- [What to work on]: Starting at the line that contains "belgian sheepdog rescue" and stopping at the line that contains "Woman hands drawing", transcribe every line of the material below exactly; pictures stay out.

Dataset excerpts: Begin

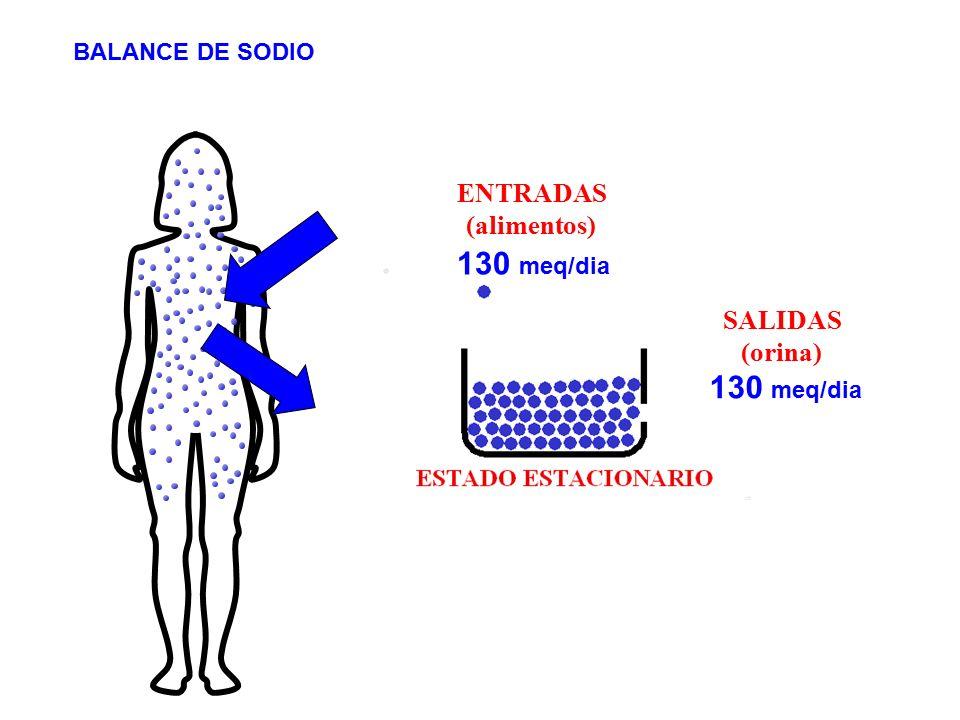 130 meq/dia 130 meq/dia ENTRADAS (alimentos) SALIDAS (orina)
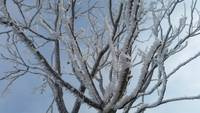 FrostyBranches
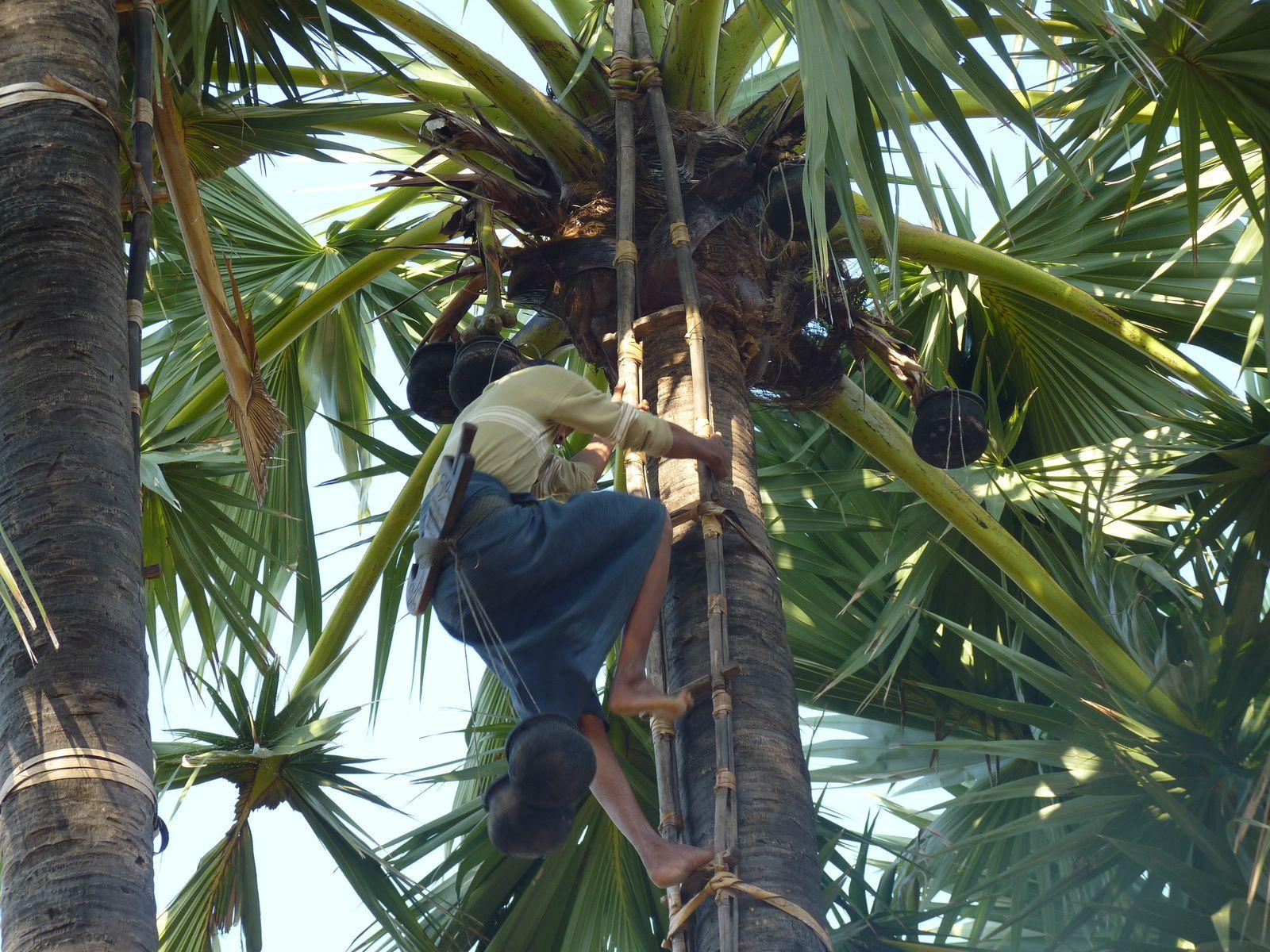 récolte de la sève de palmier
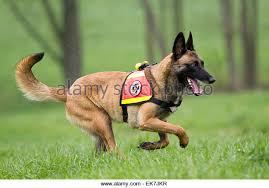 belgian sheepdog rescue uk belgian shepherd dog europe stock photos u0026 belgian shepherd dog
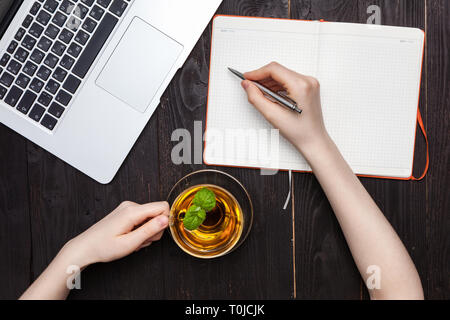 Woman hands drawing or writing with pen in open notebook - Stock Photo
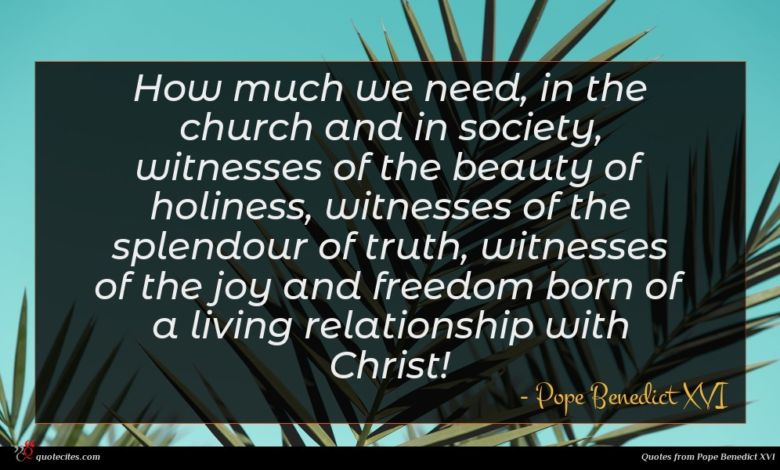 How much we need, in the church and in society, witnesses of the beauty of holiness, witnesses of the splendour of truth, witnesses of the joy and freedom born of a living relationship with Christ!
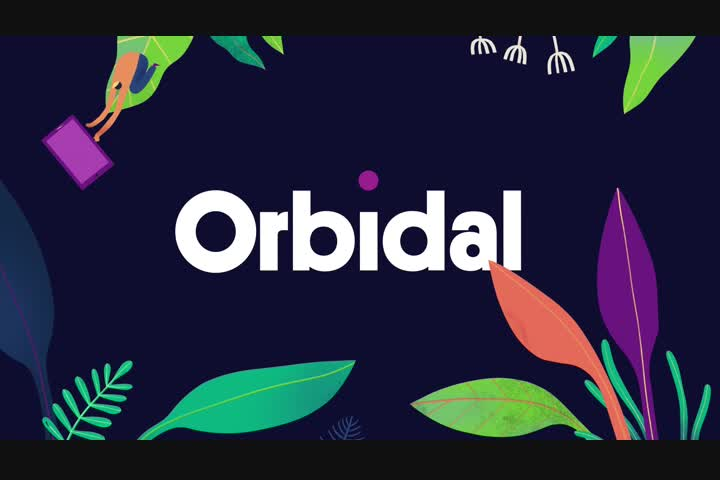 Orbidal Brand - SaaS Platform (Software) - Orbidal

Dataset excerpts: End

- [Finished exercise]:
 belgian sheepdog rescue uk belgian shepherd dog europe stock photos u0026 belgian shepherd dog
 Woman hands drawing or writing with pen in open notebook - Stock Photo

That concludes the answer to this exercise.